Madame [D] [M] et Monsieur [W] [K], par dernières conclusions transmises par voie électronique en date du 12 juillet 2022, demandent à la cour de :

– Confirmer la décision entreprise en ce qu’elle a :

Dit et jugé nuls et de nuls effets les cautionnements souscrits par Madame [D] [M] et Monsieur [W] [K] au profit de BNP PARIBAS.

Constaté la disproportion des cautionnements contractés par Monsieur [W] [K] et Madame [D] [M] au profit de BNP PARIBAS et en conséquence dit et jugé que BNP PARIBAS ne pouvait s’en prévaloir

Débouté BNP PARIBAS de l’intégralité de ses demandes,

Prononcé la déchéance totale des intérêts et pénalités de retard dont BNP PARIBAS sollicite le paiement

Retenu que BNP PARIBAS avait commis une faute

Condamné BNP PARIBAS à verser à Madame [D] [M] et à Monsieur [W] [K] la somme de 1.000 € sur le fondement des dispositions de l’article 700 du code de procédure civile, et aux entiers dépens d’instance, dont les frais de greffe liquidés à la somme de 88,92 € TTC

Pour le surplus,

– Réformer la décision entreprise en ce qu’elle a :

Rejeté la demande de nullité des consorts [M]/[K] portant sur le TEG du prêt professionnel conclu par acte sous seing privé en date du 28 novembre 2013,

Alloué à Madame [D] [M] et Monsieur [W] [K] une somme limitée à 5.000 € à titre de dommages-intérêts,

Et statuant à nouveau,

– Dire et juger nul le TEG du prêt professionnel conclu par acte sous seing privé en date du 28 novembre 2013,

– Condamner BNP PARIBAS à verser à Monsieur [W] [K] la somme de 65.000 € à titre de dommages-intérêts et à verser à Madame [D] [M] la somme de 71.000 € à titre de dommages-intérêts,

– Ordonner la compensation entre les éventuelles créances réciproques des parties,

En tout état de cause,

– Dire et juger nuls et de nuls effets les cautionnements souscrits par Madame [D] [M] et Monsieur [W] [K] au profit de BNP PARIBAS,

– Dire et juger nul le TEG du prêt professionnel conclu par acte sous seing privé en date du 28 novembre 2013,

– Constater la disproportion des cautionnements contractés par Monsieur [W] [K] et Madame [D] [M] au profit de BNP PARIBAS, et en conséquence dire et juger que BNP PARIBAS ne peut s’en prévaloir,

– Débouter BNP PARIBAS de l’intégralité de ses demandes,

– Dire et juger que dans l’hypothèse d’une condamnation, les consorts [K] et [M] ne sauraient être condamnés solidairement à une somme supé-rieure à 36.318,82 €.
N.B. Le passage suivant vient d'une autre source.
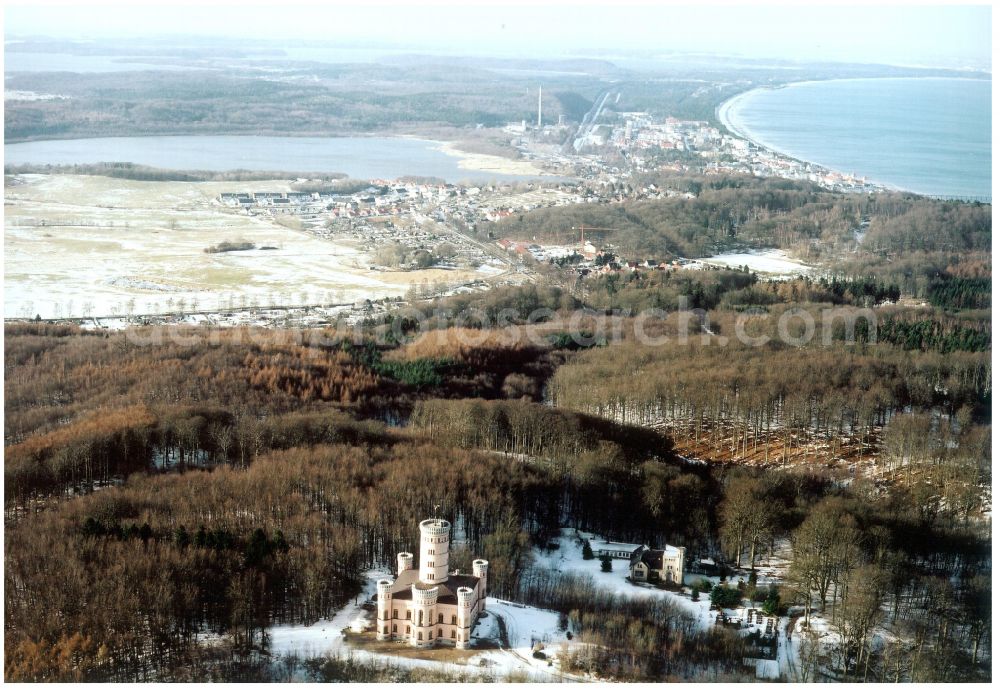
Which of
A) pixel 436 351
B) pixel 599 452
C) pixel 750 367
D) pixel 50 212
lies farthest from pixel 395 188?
pixel 599 452

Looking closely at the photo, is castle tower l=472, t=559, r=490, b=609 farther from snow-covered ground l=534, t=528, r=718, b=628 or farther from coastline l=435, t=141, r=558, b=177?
coastline l=435, t=141, r=558, b=177

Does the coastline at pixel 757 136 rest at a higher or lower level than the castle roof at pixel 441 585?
higher

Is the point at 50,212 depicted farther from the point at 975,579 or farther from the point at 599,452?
the point at 975,579

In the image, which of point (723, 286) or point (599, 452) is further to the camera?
point (723, 286)

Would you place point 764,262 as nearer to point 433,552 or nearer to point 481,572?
point 481,572

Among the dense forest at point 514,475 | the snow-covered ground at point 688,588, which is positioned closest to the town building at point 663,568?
the snow-covered ground at point 688,588

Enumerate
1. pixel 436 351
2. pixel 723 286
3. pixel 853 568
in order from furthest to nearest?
pixel 723 286
pixel 436 351
pixel 853 568

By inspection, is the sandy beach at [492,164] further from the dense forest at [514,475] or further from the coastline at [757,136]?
the dense forest at [514,475]
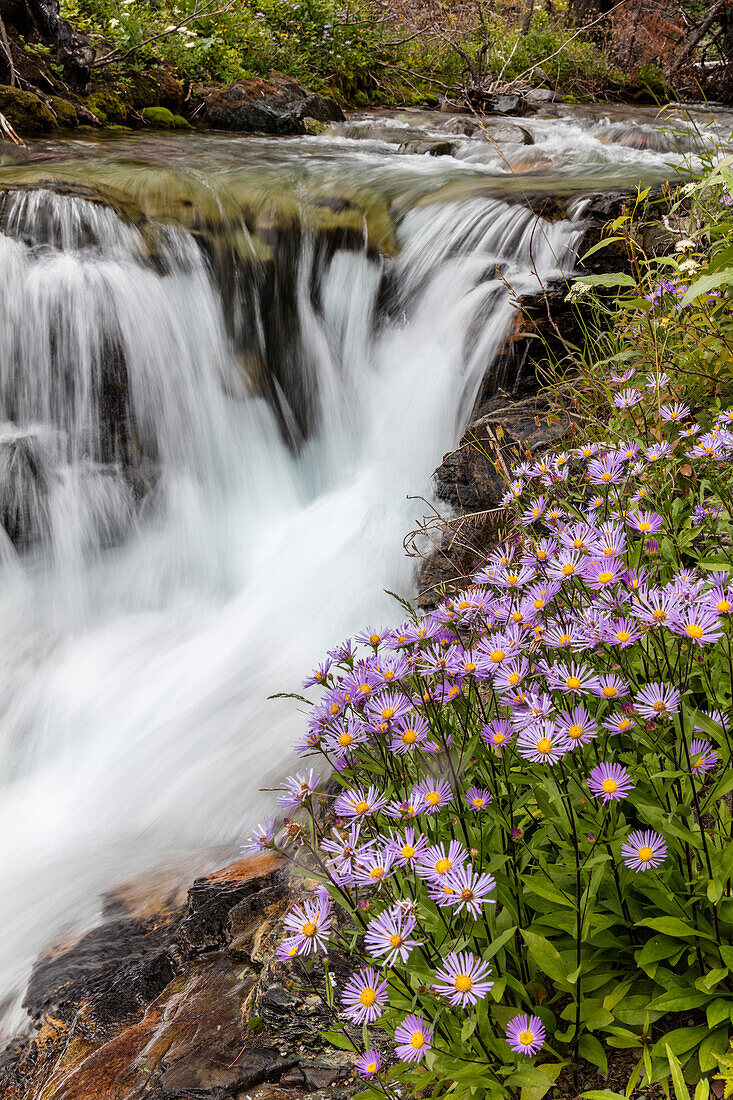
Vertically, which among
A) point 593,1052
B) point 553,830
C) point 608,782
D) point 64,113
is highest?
point 64,113

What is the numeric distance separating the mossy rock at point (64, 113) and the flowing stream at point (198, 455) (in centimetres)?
185

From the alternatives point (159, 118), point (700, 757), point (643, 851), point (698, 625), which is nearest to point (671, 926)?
point (643, 851)

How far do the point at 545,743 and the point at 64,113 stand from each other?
874 cm

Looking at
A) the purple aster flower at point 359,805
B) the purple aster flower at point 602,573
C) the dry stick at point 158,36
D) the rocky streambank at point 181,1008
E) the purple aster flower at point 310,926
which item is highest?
the dry stick at point 158,36

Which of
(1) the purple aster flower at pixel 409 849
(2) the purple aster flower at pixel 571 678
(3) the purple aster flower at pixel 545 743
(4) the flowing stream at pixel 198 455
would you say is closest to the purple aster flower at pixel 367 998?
(1) the purple aster flower at pixel 409 849

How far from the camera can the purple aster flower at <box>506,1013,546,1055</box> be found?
112cm

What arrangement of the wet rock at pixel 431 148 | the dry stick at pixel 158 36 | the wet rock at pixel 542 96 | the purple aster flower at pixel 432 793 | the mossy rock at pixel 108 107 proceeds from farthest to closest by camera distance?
the wet rock at pixel 542 96, the dry stick at pixel 158 36, the mossy rock at pixel 108 107, the wet rock at pixel 431 148, the purple aster flower at pixel 432 793

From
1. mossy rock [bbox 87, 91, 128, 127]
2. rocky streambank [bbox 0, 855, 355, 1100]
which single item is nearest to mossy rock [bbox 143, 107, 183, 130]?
mossy rock [bbox 87, 91, 128, 127]

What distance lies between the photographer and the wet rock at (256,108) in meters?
8.91

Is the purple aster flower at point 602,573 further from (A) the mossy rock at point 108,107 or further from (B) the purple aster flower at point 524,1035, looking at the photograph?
(A) the mossy rock at point 108,107

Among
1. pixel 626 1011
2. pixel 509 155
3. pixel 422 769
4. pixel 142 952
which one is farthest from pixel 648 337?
pixel 509 155

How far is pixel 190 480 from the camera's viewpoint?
486 cm

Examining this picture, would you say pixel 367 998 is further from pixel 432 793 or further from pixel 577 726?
pixel 577 726

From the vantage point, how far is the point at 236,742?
325 cm
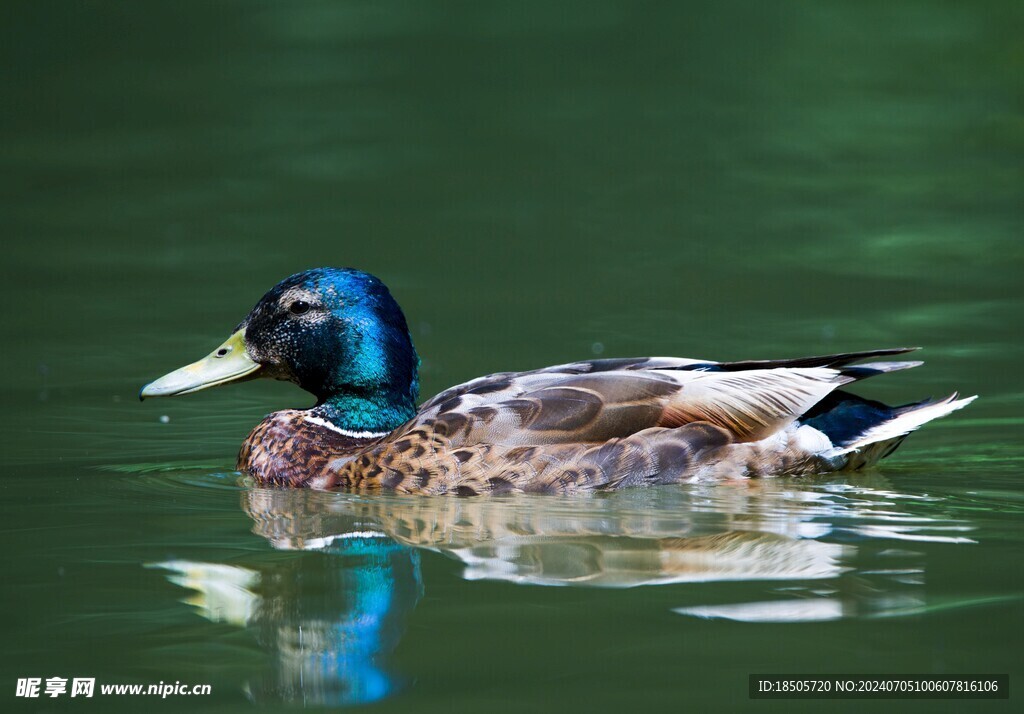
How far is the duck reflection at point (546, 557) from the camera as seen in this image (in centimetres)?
515

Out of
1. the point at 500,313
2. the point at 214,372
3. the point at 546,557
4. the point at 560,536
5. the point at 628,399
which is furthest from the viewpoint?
the point at 500,313

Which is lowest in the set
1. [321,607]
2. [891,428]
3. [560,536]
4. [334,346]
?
[321,607]

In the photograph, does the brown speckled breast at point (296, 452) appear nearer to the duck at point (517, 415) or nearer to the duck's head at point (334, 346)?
the duck at point (517, 415)

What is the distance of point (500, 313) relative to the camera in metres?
12.3

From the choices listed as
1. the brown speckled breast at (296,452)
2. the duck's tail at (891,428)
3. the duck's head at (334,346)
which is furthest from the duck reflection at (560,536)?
the duck's tail at (891,428)

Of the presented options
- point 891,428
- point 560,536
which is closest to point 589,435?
point 560,536

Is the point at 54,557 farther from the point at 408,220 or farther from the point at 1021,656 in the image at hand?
the point at 408,220

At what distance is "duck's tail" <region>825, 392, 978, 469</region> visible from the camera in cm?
789

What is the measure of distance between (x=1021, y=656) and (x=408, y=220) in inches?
413

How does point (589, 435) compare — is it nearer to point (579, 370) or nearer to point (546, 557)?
point (579, 370)

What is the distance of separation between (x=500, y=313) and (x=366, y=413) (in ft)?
12.9

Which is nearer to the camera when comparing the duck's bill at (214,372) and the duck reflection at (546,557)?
the duck reflection at (546,557)

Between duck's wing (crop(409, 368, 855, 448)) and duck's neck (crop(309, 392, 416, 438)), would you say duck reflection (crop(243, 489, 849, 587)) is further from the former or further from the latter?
duck's neck (crop(309, 392, 416, 438))

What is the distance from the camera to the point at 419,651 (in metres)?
4.96
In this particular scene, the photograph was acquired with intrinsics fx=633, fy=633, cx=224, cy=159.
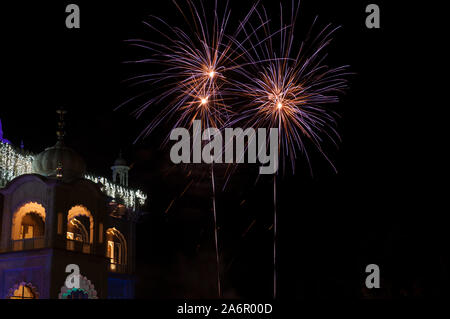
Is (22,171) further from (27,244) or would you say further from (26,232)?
(27,244)

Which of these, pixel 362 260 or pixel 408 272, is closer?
pixel 408 272

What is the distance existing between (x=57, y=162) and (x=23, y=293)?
6.21 m

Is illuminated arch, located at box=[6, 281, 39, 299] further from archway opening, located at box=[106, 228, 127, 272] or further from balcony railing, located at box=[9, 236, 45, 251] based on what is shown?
archway opening, located at box=[106, 228, 127, 272]

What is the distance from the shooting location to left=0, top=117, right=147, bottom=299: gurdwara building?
87.5ft

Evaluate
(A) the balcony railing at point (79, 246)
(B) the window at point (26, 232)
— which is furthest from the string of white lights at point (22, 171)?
(A) the balcony railing at point (79, 246)

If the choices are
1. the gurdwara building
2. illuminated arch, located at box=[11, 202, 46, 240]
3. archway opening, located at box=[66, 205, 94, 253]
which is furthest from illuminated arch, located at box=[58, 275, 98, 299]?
illuminated arch, located at box=[11, 202, 46, 240]

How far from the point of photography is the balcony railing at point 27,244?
89.4 feet

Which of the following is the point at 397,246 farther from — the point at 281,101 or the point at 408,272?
the point at 281,101

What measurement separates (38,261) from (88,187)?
→ 426cm

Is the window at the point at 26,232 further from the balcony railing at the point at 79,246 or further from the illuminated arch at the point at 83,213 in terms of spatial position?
the balcony railing at the point at 79,246

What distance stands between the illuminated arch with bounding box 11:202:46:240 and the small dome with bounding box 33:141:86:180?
1.77 m

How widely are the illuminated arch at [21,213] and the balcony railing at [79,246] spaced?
1.83 metres

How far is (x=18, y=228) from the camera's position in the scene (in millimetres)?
27938
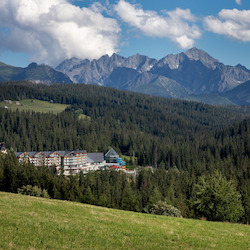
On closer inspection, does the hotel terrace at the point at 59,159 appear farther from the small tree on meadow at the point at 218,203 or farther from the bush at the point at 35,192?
the small tree on meadow at the point at 218,203

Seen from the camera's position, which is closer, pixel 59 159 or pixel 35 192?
pixel 35 192

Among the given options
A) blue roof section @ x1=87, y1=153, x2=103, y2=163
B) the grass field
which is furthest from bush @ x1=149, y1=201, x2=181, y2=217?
blue roof section @ x1=87, y1=153, x2=103, y2=163

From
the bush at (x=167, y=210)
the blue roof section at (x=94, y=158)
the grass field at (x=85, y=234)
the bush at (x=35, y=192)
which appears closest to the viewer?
the grass field at (x=85, y=234)

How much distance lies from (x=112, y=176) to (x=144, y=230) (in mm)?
93234

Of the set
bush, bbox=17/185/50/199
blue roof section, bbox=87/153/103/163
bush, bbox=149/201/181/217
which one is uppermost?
bush, bbox=17/185/50/199

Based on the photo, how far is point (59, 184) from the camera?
8000 cm

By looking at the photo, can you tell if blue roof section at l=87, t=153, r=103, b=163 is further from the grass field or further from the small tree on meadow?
the grass field

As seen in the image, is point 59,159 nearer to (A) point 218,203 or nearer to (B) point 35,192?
(B) point 35,192

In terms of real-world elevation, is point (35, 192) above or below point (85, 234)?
below

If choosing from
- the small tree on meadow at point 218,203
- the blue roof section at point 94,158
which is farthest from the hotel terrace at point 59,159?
the small tree on meadow at point 218,203

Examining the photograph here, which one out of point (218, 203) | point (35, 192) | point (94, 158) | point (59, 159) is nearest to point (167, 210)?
point (218, 203)

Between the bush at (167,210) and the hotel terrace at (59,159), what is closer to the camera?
the bush at (167,210)

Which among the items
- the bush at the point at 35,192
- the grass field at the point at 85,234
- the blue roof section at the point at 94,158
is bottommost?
the blue roof section at the point at 94,158

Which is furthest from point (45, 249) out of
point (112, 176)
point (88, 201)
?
point (112, 176)
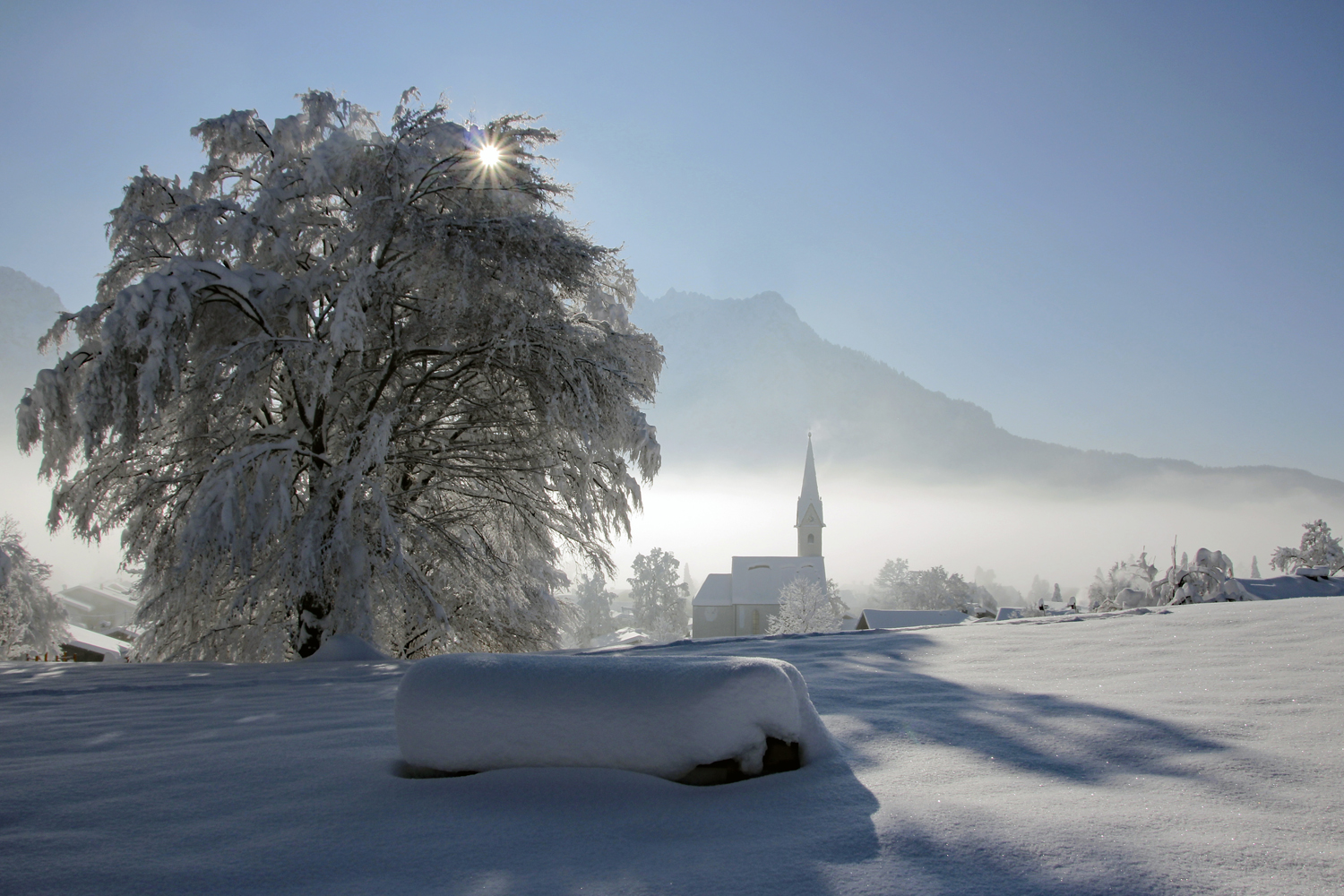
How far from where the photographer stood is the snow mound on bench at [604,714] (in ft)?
6.42

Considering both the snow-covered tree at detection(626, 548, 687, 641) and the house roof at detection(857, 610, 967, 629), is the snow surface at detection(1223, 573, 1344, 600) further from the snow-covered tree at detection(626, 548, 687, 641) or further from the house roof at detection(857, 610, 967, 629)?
the snow-covered tree at detection(626, 548, 687, 641)

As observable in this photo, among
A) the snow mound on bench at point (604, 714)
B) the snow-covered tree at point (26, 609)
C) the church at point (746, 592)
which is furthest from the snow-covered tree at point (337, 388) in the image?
the church at point (746, 592)

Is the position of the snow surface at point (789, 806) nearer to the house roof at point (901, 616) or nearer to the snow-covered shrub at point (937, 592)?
the house roof at point (901, 616)

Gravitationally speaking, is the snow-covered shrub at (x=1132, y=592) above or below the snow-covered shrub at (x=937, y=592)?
above

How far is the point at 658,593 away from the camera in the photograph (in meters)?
61.9

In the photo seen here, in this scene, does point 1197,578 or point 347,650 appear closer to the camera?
point 347,650

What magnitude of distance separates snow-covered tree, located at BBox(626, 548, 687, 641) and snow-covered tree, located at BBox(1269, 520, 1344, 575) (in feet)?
136

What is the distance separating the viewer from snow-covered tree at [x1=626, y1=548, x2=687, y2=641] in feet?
197

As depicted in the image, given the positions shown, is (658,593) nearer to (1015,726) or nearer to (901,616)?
(901,616)

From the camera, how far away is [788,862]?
4.80 ft

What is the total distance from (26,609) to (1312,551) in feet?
148

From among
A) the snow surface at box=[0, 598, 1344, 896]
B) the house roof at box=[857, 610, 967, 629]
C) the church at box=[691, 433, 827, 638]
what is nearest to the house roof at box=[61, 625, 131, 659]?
the snow surface at box=[0, 598, 1344, 896]

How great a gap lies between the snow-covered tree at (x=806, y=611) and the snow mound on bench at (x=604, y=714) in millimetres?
A: 40865

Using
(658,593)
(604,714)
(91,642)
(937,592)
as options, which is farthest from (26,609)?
(937,592)
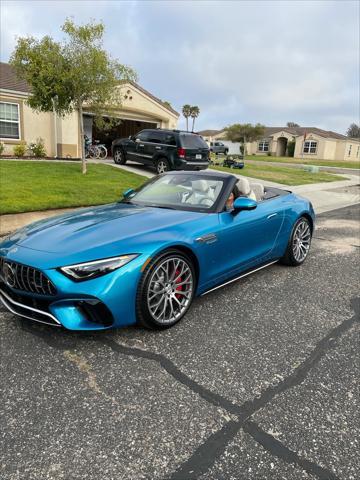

– Prononcer la déchéance totale des intérêts et pénalités de retard dont la BNP PARIBAS sollicite le paiement, à compter du 28 novembre 2015,

– Condamner BNP PARIBAS à verser à Madame [D] [M] la somme de 71.000€ à titre de dommages-intérêts et à M. [W] [K] la somme de 65.000 € à titre de dommages-intérêts en réparation des fautes commises par BNP PARIBAS, et dire que cette somme viendra en compensation avec les sommes éventuellement mises à leur charge,

Y ajoutant,

– Condamner BNP PARIBAS à verser à Madame [D] [M] et à Monsieur [W] [K] la somme de 5.000 € sur le fondement des dispositions de l’article 700 du code de procédure civile, et les condamner aux entiers dépens d’instance.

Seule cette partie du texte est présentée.